Friday, August 15, 2014

Debugging with GDB - Lets decypher Segmentation Fault

I want to be a philanthropist. Hold on!  Are you looking for any link to get money? Get out of my website if you have wrongly landed here in search of money. I am sure Google (Search engine is not the key word any more) does a good job in listing search results. 

I only offer information in netglutton, after all information is wealth. I recently gathered more information about a tool i use almost every day in my Software Engineer role. a magic three letter tool "GDB - GNU Debugging".
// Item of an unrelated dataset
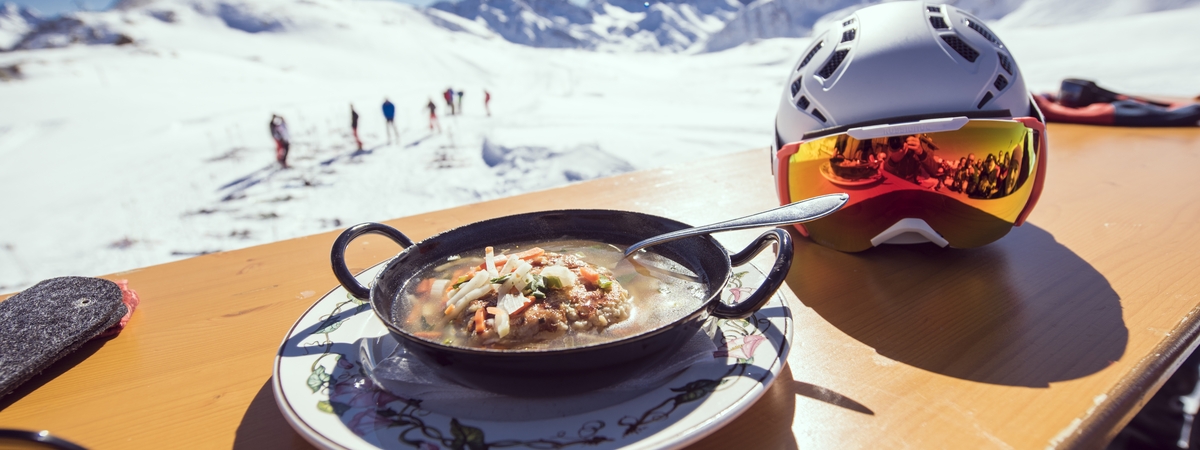 Mittagessen mit Aussicht in St Anton am Arlberg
Process crash or Core singles out as "Critical" defect among tons of defects in any software system. It is so severe that both test engineer and developer have hard time in resolving process crash. As a software test engineer i have encountered 100s of Process Crash scenarios. 

Why it happens?
Simply, unhandled exception. Yes, Process crash happens due to unhandled exceptions like Null Pointer, Memory error, EOF etc in code. As a test engineer i have not only seen simple way to trigger a crash but also a most difficult ones. 

DO NOT TRY THIS: 
If you have root access, find a non-restartable process (ps -ef) and do "kill -9 or -11".
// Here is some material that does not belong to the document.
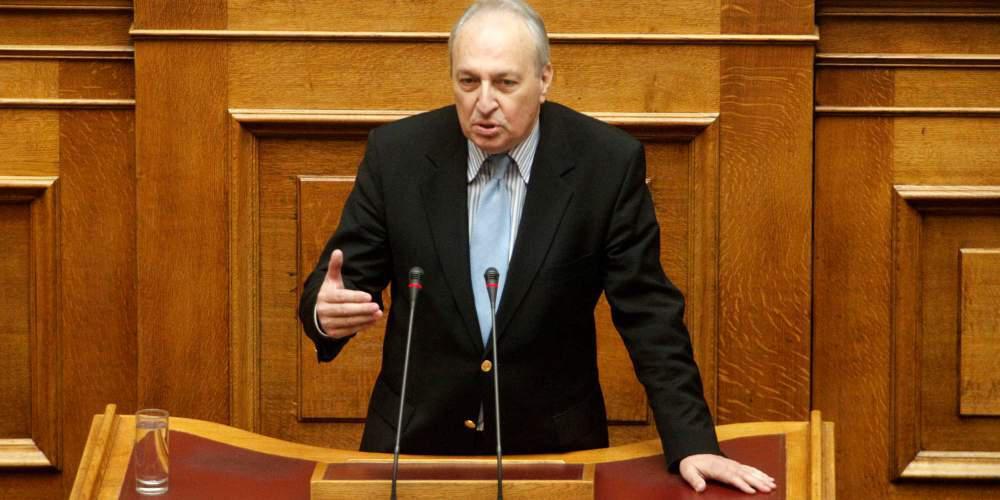 Συλλυπητήρια του Προεδρείου για τον θάνατο του Μπασιάκου – Έβαλαν ορχιδέες στο έδρανο του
"Breaking Point" is very critical issues in code. I really dont want to get into the reason for Crash/Cores. A C/C++ developer must know about GNU Debugging (GDB). Software test engineer should also know about collecting core file, attaching to GDB and finding BT (BackTrace short form).

Unhandled exception OR Null pointer OR Segmentation Fault in process leads to process restart. Process failure leads to core file. Back trace using GDB helps to find breaking function call /memory location/ value.